Ubicada más centrada en el sistema de Natalia Arroyo, la escocesa explotó. Sus 12 tantos nacen de un registro de goles esperados de solo 6,7. Es decir, convirtió mucho más de lo que dictaba la estadística. Su porcentaje de acierto, un 21 %, la colocó por encima de especialistas como Russo, Shaw o Sam Kerr, y solo por detrás de un puñado de jugadoras con al menos diez disparos.
Su temporada fue una revelación. Ahora la pregunta es evidente: ¿hasta dónde puede llegar en esta nueva posición tras un año tan demoledor?
Shaw, la ‘9’ total
Khadija Shaw ya llevaba tiempo en las conversaciones sobre la mejor delantera del fútbol femenino. Esta temporada no solo reforzó ese argumento: lo hizo casi incuestionable.
Marcó 21 goles en 22 partidos, conquistó su tercera Bota de Oro consecutiva y, por fin, levantó su primer título de WSL. Un dominio sostenido en el tiempo, con picos de exhibición como el hat-trick más rápido de la historia de la competición, en el 5-2 a Tottenham en marzo. Aquella tarde, el propio Martin Ho se rindió a ella, calificándola como la mejor delantera del mundo “por mucho”.
Su impacto no se limita al área rival. Defiende su propia área con autoridad en el juego aéreo, presiona con ferocidad y condiciona la salida del rival. Es una ‘9’ completa, de las que ya casi no se fabrican. Que su salida de Man City parezca inminente resulta difícil de entender desde la lógica deportiva. Desde la liga, lo que se intuye es otra cosa: una carrera para ver quién se queda con la delantera más determinante del momento.
Hemp, el desequilibrio que no se ve solo en los números
Lauren Hemp no firmó su temporada más brillante en cifras de goles y asistencias.

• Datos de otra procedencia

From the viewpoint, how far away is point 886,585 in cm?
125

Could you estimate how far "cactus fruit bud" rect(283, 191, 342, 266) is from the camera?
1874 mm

Pero pocas jugadoras influyeron tanto en el campeón como ella. Indiscutible en un City donde las bandas son territorio de máxima competencia, se convirtió en la principal generadora de ocasiones del equipo.
Lideró la liga en pases clave y grandes oportunidades creadas, camino de un título que también lleva su sello. Sumó seis asistencias, solo por detrás de Casparij y Lynn Wilms, y pasó el año atacando una y otra vez a sus marcadoras, estirando defensas, abriendo pasillos para Shaw, Miedema y compañía.
Su trabajo sin balón completó el cuadro. Cuando tocó replegar, cerrar su banda o ayudar en la presión, nunca se escondió. En una temporada que rompe una sequía de una década sin título liguero para City, su nombre quedará ligado a la imagen de un equipo que vivió instalado en campo rival.
La WSL 2025-26 deja una sensación clara: la liga ya no se decide solo por las estrellas de siempre, sino por quienes se adaptan más rápido, rinden más alto y elevan a los que tienen al lado. Viendo lo que han hecho Nnadozie, Koga, Rose, Hasegawa, Miedema, Russo, Hanson, Shaw y Hemp, la pregunta ya no es quién ha sido el mejor fichaje del año. La verdadera intriga es otra: ¿cómo se detiene a esta nueva generación de jugadoras que parecen mejorar la liga cada vez que pisan el césped?